Fourier transform of $L^1$ function whose derivative is in $L^1$ and vanishes at infinity is in $L^1$

Question

$f \in L^1(\mathbb{R})$ is a differentiable function such that $f' \in L^1(\mathbb{R}) \cap C_0(\mathbb{R})$, prove that the fourier transform of $f$ noted $\hat{f}$ is in $L^1 (\mathbb{R})$

I know if $f,f'\in L^1(\mathbb{R})$, then $\widehat{f'}(t)=it\hat{f}(t)$ but I have no ideas how to use the condition that the derivative vanish at infinity. Any ideas will be helpful.

Answer 1

Two hints:

Use the fact that $f'$ is bounded to show that $f' \in L^2$ and the use Plancherel.

Note that $f'$ is bounded and since$|f'|^2 \le \sup |f'| |f'|$ we see that $f' \in L^2$. Then Plancherel shows that $\hat{f'} \in L^2$. Note that $\hat{f'}(\omega) = i\omega \hat{f(\omega)$.

Use Cauchy Schwartz and note that for $\omega \neq 0$ we have $\hat{f}(\omega) = \omega \hat{f}(\omega) \cdot {1 \over \omega}$.

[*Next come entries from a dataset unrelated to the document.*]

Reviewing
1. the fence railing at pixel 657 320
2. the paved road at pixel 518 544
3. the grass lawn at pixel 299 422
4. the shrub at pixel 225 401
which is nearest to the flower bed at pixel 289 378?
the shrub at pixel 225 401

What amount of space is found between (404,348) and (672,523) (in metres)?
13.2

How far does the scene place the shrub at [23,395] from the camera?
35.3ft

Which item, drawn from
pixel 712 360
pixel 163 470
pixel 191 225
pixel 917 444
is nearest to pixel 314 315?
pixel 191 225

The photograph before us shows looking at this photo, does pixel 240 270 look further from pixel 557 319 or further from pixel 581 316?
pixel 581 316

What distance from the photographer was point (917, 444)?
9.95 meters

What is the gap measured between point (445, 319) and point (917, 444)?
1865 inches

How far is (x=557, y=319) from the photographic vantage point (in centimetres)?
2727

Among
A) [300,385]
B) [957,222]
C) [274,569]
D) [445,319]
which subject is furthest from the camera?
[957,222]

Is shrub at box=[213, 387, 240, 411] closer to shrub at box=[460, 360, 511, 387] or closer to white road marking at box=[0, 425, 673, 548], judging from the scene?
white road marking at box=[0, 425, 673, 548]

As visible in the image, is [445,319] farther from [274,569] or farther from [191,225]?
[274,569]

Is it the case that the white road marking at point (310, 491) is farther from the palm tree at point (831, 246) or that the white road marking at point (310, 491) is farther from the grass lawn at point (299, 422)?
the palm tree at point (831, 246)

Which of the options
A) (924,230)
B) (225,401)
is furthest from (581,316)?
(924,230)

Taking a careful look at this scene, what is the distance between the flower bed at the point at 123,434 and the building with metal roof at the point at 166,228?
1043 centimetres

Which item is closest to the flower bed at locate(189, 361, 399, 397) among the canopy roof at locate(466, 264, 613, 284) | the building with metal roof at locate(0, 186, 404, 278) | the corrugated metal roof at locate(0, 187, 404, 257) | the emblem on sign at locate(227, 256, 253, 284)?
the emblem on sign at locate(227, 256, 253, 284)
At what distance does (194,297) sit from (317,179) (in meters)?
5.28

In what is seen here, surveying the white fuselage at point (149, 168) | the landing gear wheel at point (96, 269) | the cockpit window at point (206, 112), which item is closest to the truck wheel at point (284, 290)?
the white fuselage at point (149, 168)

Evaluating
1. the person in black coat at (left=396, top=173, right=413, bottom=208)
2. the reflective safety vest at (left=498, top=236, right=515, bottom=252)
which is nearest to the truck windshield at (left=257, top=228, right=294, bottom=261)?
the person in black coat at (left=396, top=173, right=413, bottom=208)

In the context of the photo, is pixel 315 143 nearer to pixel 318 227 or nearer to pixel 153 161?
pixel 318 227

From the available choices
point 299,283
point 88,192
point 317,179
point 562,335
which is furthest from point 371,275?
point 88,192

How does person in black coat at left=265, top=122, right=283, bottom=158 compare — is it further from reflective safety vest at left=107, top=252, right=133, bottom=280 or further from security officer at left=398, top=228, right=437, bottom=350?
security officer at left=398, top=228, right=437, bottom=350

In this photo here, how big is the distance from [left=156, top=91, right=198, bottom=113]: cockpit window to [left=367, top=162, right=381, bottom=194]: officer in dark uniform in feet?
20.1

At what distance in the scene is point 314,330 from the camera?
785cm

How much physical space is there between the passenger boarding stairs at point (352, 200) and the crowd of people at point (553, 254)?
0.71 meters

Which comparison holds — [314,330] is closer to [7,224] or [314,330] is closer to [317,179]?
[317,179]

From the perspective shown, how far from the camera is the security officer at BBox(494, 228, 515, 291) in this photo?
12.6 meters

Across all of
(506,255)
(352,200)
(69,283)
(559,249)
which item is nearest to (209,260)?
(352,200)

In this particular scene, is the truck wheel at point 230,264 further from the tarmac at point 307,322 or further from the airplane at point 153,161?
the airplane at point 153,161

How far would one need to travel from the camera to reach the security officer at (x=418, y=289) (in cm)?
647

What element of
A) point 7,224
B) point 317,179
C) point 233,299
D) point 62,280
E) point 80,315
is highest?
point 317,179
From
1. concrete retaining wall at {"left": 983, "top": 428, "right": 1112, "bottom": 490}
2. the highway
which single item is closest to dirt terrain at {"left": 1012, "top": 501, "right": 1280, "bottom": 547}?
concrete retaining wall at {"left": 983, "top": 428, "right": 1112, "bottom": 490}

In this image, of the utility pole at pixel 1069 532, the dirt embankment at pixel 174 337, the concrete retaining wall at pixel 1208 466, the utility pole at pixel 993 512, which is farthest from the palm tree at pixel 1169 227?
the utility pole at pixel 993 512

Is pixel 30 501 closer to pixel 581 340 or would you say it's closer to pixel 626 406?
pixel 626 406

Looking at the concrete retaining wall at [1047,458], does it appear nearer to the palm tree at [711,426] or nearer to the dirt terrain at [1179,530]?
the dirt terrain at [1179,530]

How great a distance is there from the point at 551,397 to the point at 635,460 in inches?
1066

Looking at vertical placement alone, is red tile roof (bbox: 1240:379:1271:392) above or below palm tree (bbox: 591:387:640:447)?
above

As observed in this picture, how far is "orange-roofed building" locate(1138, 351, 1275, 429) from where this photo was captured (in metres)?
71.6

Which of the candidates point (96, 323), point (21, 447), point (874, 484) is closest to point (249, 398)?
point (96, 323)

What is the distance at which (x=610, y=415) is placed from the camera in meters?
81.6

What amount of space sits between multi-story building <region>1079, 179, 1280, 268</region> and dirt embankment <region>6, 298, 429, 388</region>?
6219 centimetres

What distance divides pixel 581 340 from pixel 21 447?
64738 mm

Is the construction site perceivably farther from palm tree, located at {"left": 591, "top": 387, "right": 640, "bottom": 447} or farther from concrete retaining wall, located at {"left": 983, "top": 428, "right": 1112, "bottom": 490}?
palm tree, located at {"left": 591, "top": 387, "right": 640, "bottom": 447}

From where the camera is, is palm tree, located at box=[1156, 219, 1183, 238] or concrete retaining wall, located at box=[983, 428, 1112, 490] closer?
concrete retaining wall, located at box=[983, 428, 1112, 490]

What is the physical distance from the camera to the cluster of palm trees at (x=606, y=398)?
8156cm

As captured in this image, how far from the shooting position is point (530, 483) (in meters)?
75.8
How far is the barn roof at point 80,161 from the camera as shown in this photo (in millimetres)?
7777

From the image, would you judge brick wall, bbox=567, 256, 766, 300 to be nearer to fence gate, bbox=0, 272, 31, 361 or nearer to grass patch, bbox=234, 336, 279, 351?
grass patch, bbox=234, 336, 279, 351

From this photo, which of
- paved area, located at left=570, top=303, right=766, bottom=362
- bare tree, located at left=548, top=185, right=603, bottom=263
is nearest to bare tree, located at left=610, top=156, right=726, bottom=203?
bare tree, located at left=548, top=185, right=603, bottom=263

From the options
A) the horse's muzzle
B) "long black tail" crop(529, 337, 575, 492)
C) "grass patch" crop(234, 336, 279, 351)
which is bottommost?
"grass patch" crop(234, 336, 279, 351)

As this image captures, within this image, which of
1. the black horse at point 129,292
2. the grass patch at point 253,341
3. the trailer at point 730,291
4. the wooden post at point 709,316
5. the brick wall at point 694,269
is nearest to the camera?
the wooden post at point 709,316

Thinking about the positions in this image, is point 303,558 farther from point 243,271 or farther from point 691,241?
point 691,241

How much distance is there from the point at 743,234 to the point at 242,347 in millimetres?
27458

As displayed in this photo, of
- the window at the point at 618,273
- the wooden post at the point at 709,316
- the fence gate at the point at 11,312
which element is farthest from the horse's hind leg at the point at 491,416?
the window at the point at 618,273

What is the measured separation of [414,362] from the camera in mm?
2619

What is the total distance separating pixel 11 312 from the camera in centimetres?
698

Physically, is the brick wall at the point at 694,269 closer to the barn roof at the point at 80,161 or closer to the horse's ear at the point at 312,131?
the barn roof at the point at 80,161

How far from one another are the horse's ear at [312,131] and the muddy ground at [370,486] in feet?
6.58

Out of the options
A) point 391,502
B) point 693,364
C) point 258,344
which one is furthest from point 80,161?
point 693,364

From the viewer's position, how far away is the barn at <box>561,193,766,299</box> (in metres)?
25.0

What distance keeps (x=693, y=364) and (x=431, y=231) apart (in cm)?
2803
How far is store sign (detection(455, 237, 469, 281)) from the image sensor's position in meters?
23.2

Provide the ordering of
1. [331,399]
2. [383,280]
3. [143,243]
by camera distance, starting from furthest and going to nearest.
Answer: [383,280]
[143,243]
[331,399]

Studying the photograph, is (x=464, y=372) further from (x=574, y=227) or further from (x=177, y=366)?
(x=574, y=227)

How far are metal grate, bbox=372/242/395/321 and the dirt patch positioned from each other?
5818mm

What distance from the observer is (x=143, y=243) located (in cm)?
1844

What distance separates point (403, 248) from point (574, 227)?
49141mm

For $\omega \neq 0$ we have $|\hat{f}(\omega)| = |\omega||\hat{f}(\omega)| \cdot {1 \over |\omega|}$ and Cauchy Schwartz gives $\int|\hat{f}| = \int |\omega||\hat{f}(\omega)| \cdot {1 \over |\omega|} d \omega = \int |\hat{f'}(\omega)| \cdot {1 \over |\omega|} d \omega \le \| \hat{f'}\| \| \omega \mapsto {1 \over |\omega|} \|$.